• _DOCUMENT EXTRACT_

──────

A new agentic framework called AxDafny hits 92.7% verification success on DafnyBench, outpacing the previous best proof-hint baseline by 6.5 percentage points.
Researchers built AxDafny as a repair loop: a model generates code, then iteratively patches the formal proof artifacts — invariants, assertions, termination arguments — until a verifier signs off or gives up. To stress-test it, they also produced a new benchmark, LiveCodeBench-Pro-Dafny, which translates 250 competition-style programming problems into Dafny with formal specifications and a verifier-based evaluation harness. The paper identifies GPT-5.5 as the baseline model — that name is taken directly from the arXiv abstract and has not been independently confirmed as a public release. On both benchmarks, AxDafny substantially improves over that baseline.
The result matters because Dafny is one of the few languages where a compiler can actually prove code correct, not just test it — and getting AI to produce those proofs reliably has been a hard open problem. A 92.7% success rate, if it holds on independent evaluation, is the kind of number that makes formal verification look less like a research curiosity and more like something teams might actually ship.
The paper's own caveat is worth keeping: verification success and runtime test performance measure different things, which is a polite way of saying a formally verified program can still be wrong in ways the spec didn't anticipate.

──────

• _WORK ITEM_
In the AxDafny article, write out the passage word for word, starting at the words "A new agentic" and ending after the words "6.5 percentage points.". Work only from the AxDafny article.

• _GIVEN INFORMATION_
──────

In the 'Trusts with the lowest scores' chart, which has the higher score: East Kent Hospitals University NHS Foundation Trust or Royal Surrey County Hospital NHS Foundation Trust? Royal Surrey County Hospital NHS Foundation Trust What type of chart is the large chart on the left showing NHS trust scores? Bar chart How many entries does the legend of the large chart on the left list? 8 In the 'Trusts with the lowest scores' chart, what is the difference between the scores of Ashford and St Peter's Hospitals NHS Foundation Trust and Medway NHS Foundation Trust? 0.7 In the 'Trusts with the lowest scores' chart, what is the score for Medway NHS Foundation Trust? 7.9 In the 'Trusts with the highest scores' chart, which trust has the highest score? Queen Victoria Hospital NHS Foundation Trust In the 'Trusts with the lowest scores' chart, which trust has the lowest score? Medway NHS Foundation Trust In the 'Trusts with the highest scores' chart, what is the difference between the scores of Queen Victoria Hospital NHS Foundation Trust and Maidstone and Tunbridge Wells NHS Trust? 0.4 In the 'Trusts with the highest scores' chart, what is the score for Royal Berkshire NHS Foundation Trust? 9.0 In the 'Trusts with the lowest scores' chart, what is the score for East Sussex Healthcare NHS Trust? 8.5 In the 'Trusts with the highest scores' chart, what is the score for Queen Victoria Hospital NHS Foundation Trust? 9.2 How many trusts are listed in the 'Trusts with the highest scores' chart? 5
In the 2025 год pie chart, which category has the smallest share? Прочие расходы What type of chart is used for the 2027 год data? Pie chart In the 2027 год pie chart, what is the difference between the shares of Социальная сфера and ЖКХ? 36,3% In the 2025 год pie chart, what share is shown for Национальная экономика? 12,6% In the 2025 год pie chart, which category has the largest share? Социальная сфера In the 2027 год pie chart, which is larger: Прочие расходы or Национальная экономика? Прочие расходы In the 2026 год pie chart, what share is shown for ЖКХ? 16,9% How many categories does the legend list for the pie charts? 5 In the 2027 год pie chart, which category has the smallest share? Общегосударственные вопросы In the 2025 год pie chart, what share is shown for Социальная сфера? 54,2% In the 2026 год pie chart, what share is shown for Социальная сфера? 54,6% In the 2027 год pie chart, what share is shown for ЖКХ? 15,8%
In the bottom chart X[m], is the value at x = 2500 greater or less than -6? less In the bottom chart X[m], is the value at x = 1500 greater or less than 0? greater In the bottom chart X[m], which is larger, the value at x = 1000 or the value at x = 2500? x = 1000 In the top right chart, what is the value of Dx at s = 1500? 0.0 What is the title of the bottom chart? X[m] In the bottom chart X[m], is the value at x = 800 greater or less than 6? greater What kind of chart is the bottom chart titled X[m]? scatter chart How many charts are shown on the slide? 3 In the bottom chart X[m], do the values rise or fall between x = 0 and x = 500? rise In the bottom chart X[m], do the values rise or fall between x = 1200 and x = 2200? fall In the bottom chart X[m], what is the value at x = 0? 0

──────

• _WRITTEN RESPONSE_
A new agentic framework called AxDafny hits 92.7% verification success on DafnyBench, outpacing the previous best proof-hint baseline by 6.5 percentage points.